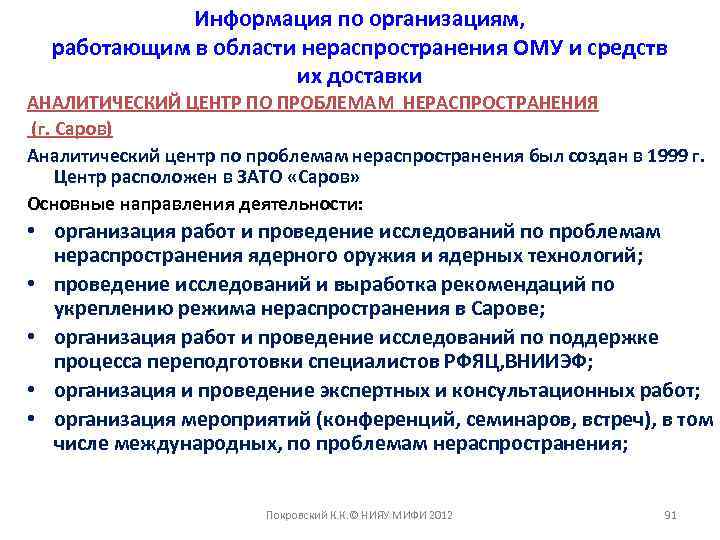 Информация по организациям, работающим в области нераспространения ОМУ и средств их доставки

АНАЛИТИЧЕСКИЙ ЦЕНТР ПО ПРОБЛЕМАМ НЕРАСПРОСТРАНЕНИЯ (г. Саров)

Аналитический центр по проблемам нераспространения был создан в 1999 г. Центр расположен в ЗАТО «Саров»

Основные направления деятельности:

• организация работ и проведение исследований по проблемам нераспространения ядерного оружия и ядерных технологий;
• проведение исследований и выработка рекомендаций по укреплению режима нераспространения в Сарове;
• организация работ и проведение исследований по поддержке процесса переподготовки специалистов РФЯЦ,ВНИИЭФ;
• организация и проведение экспертных и консультационных работ;
• организация мероприятий (конференций, семинаров, встреч), в том числе международных, по проблемам нераспространения;

Покровский К.К.© НИЯУ МИФИ 2012

91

___

Please output only the lines from the one holding "переподготовки специалистов РФЯЦ,ВНИИЭФ;" to the end of the records, first and last included, exactly as they appear.

• организация работ и проведение исследований по поддержке процесса переподготовки специалистов РФЯЦ,ВНИИЭФ;
• организация и проведение экспертных и консультационных работ;
• организация мероприятий (конференций, семинаров, встреч), в том числе международных, по проблемам нераспространения;

Покровский К.К.© НИЯУ МИФИ 2012

91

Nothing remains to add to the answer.